Nobody Listens
to You
by Jerry Robbins
An important
lesson that I have learned about senior life is
that although I may say a lot most of it is not
heard by anybody. I learned this
lesson in the operating room of a hospital. I
was in the hospital for an errant heart, one that
would not keep regular 4-4 time, but
insisted on slipping into a cha-cha now and then.

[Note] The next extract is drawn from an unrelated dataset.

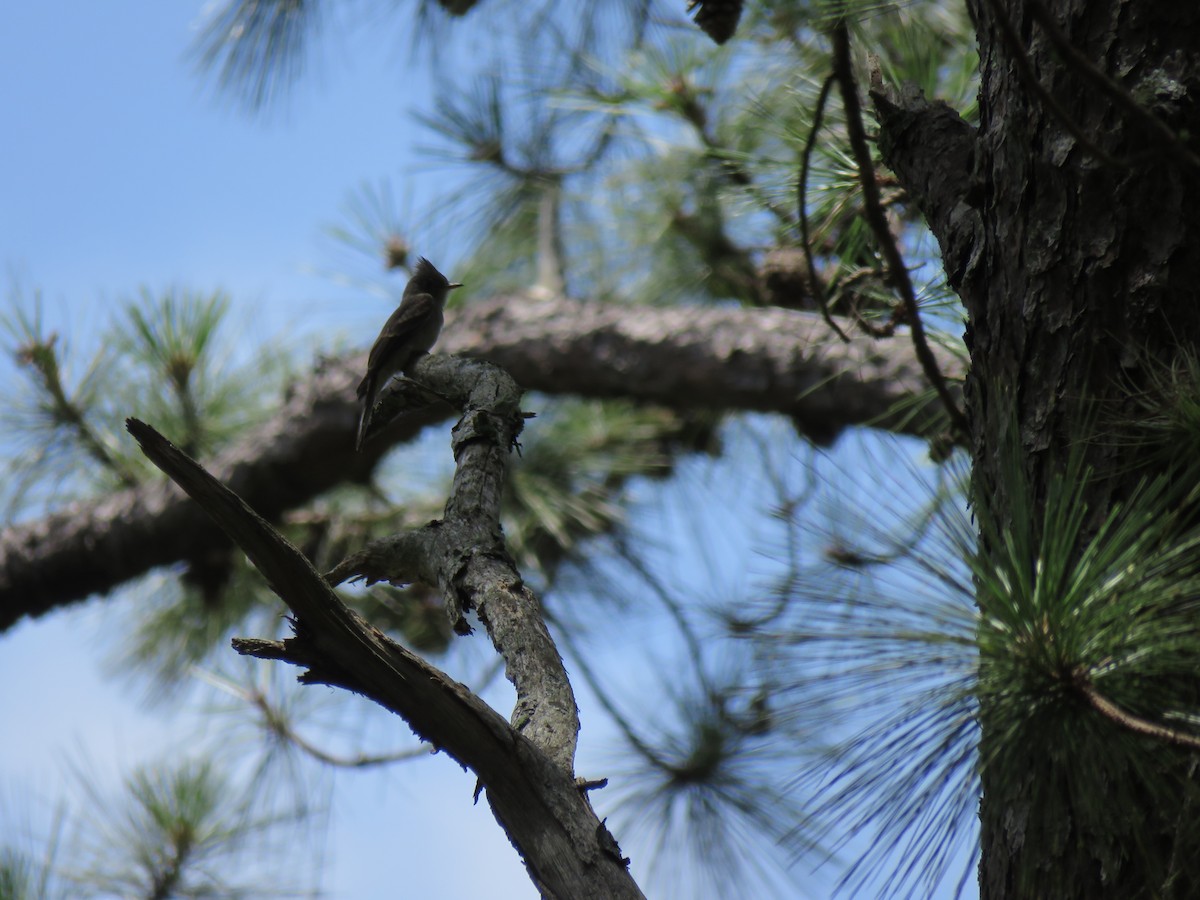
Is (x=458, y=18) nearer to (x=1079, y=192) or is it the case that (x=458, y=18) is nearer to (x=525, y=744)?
(x=1079, y=192)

Actually, it (my heart) was not involved in a
pussyfooting dance but a full blown case of
chronic atrial fibrillation. "They"
were going to try to "shock" me back
into regular rhythm.
Here's the
picture, they were going to hook electrodes up to
my body and zap me with untold amounts of
electricity. And I signed up for that? In fact,
it was a regulated amount of zap, so why should I
be concerned? Well, to help me be
unconcerned, they gave me a sedative, a shot of
valium, in fact. This was intended to
calm me down before they gave me the
"gas" that would put me out.
The valium was
gggggreat. Indeed, I was happy as a drunken
sailor on leave. "Bring it on," I
stammered in my drunken glee. And that was just
the beginning. I wanted to know the
names of all the nurses, the
anethesiologist, the orderlies and the janitor on
duty. "Oh, You just got back from your lunch
break at Reese's Bar and Grill? You
had how many drinks?
I wanted to
sing the National Anthem. "Everyone
join in now." And I did and they
didn't. That was the first clue to the fact that
they had already tuned me out. All the flurry of
white uniforms around me, all the
attention to procedure, and me right
in the middle, but no one was listening to
me. I might as well have been on the moon
which the drug had already led me to suspect was
the case. All these white aliens around me, who
could certainly learn from me, and no one was
paying the least bit of attention to me.
I told them
about my latest race in which I got
into atrial fib. "It was the hill
at the end." I told them about
the regimen I was on that was supposed to restore
my rhythm. I told them about what was
wrong with the state, the university, and
the country. I told them how much I loved
everyone of them... All good stuff, and not one
comment. They were either recovering from their
three-beer lunch, or they were being polite, or
they hadn't heard a word I'd said.
Later in the
recovery room, my wife congratulated me on the
successful outcome. I confided in her, "I
saw one of them actually trip and pull a wire out
of the monitor machine. They know what they are
doing, but they are not particularly friendly. They
know where all the equipment is but
they have lost the patient. How can
they run a first-class operation like that? I was
lucky to get out of there alive."
"I'm
sorry, what did you say, dear?" my wife said.
Parting Shot:
"Talk low, talk slow, and don't say too much.